All sorts of synergies can result, especially the sort that would provide benefits for customers. Meanwhile, the shareholders won’t wind up suffering.

 

If the deal moves forward, it would be the largest purchase in Santander’s 150-year history, giving it a presence in the Italian market and strengthening its position in Brazil.

 

Santander’s Standing

Santander is focused on acquiring the assets of ABN in both Brazil (Banco Real) and in Italy (Banca Antonveneta). With its 1,900 offices, Banco Real is the fourth largest financial institution in Brazil, a market that Santander entered in 2000 with its purchase of Banespa, then the fifth largest financial institution in Brazil. Add Banco Real to Banespa, and it makes Santander the third ranked player in Brazil, behind only Banco de Brazil and Itaú. For years, Santander has been flirting with Italy without achieving big results apart from the consumer loan sector. With this deal, Santander would come away with Antonveneta, one of the eight largest financial institutions in the country.

 

Analysts at Ahorro Corp., the Spanish financial institution, agree that the deal is a “perfect geographical fit” for Santander because Brazil has strong potential for restructuring and because Santander would double its market share in Brazil. The deal would change Santander’s risk profile while increasing Latin America’s contribution to Santander’s overall profits to 45% after the deal, from 37% today.

 

The big question is figuring out where the group is going to obtain the money it needs to pay for the acquisition.
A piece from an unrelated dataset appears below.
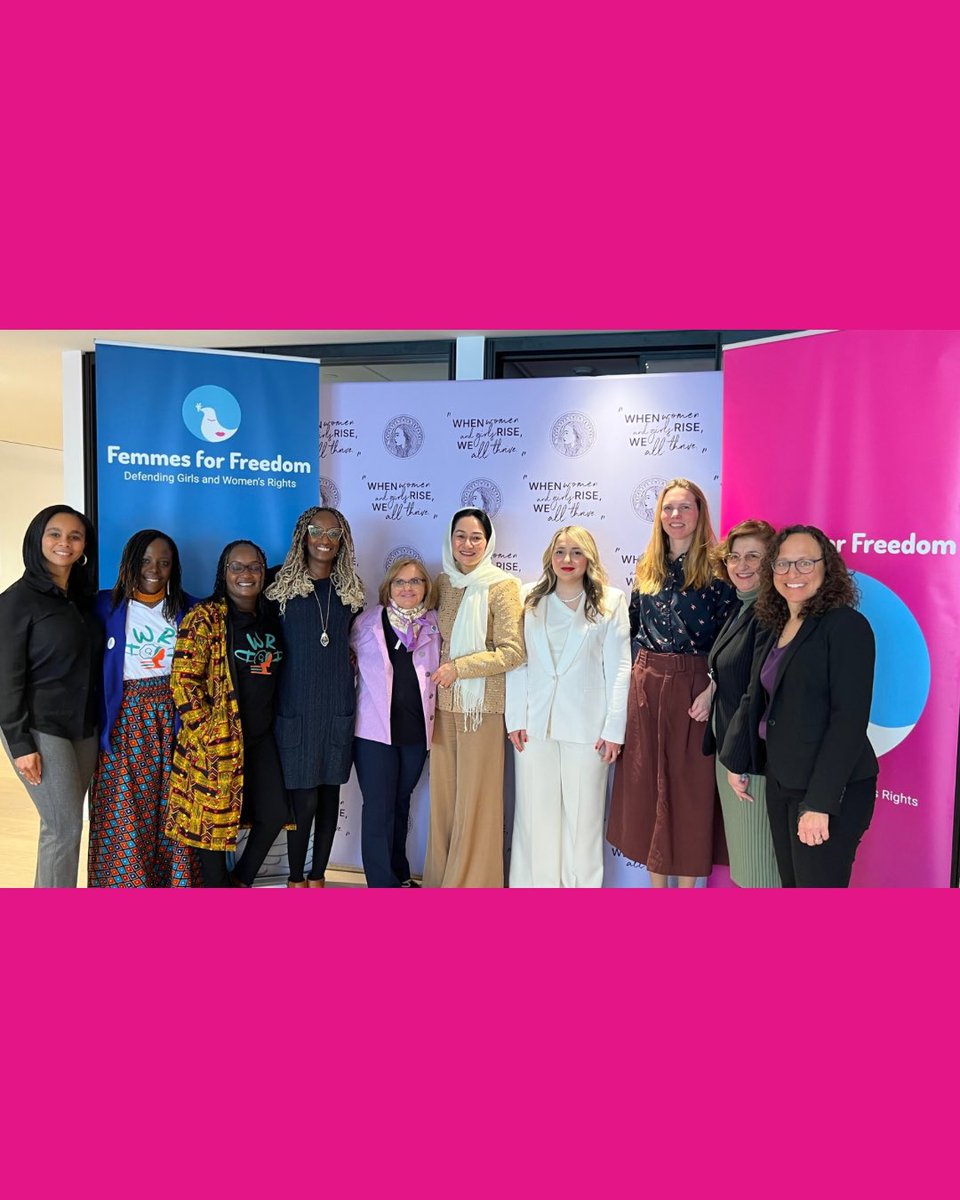 Femmes For Freedom tweet media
Santander clearly still has a significant sum of assets in the form of shareholdings in industrial firms. Selling off these shares could be accelerated in order to pay for the deal. At the end of 2006, Santander’s holdings in publicly traded companies were valued at about 4 billion euros. One of the leading examples is Cepsa, an energy group in which Santander still owns a 30% share. The problem is that owning 30% of Cepsa does not give Santander control of that company, making those shares less attractive for a possible buyer unless someone pays a premium for them.

 

Although any sale of assets would also include the bonds Santander owns in the Italian bank San Paolo, it would not be enough to finance the purchase of ABN Amro’s assets. Santander would have to have access to a lot more capital. The big unknown is how much capital it will take. Analysts say that the financial juggling acts will now begin. According to some experts, Santander has solid capital ratios that would permit it to finance part of the purchase with its own resources, in addition to any capital gains from selling off shares.  Expanding the capital base of Santander would pay for the rest. Initially, analysts thought that figure could rise as high as 15 billion euros. However, they now think that the number could wind up below 10 billion euros, or about 12% of the current value of the bank. In terms of market capitalization, Santander is the fourth largest bank in Europe, at 84 billion euros.

 

Barclays’ Position

Some analysts speculate that Barclays could ask Spain’s BBVA bank to help keep the battle alive because if Barclays loses, BBVA might become the target of some American financial institution.

 

Dutch authorities have shown reluctance to let ABN be divided into three parts. Such a case would lead to very complicated negotiations between Santander, RBS and Fortis to forge an agreement about how to run each of the parts of ABN. “Unless everything is settled from the outset, a lot of disagreements could surface during the course of the operation,” notes Romera. “We should also not lose sight of the fact that [greater] efficiency implies having to cut some costs and dismiss some personnel.”

 

On one side, Barclays. On the other, RBS and Fortis. Two high-quality offers. “Both proposals offer very efficient ways to manage products; a clearly defined [strategy for] investment banking; and very strong growth potential,” notes Romera. Place your bets about who will wind up the winner.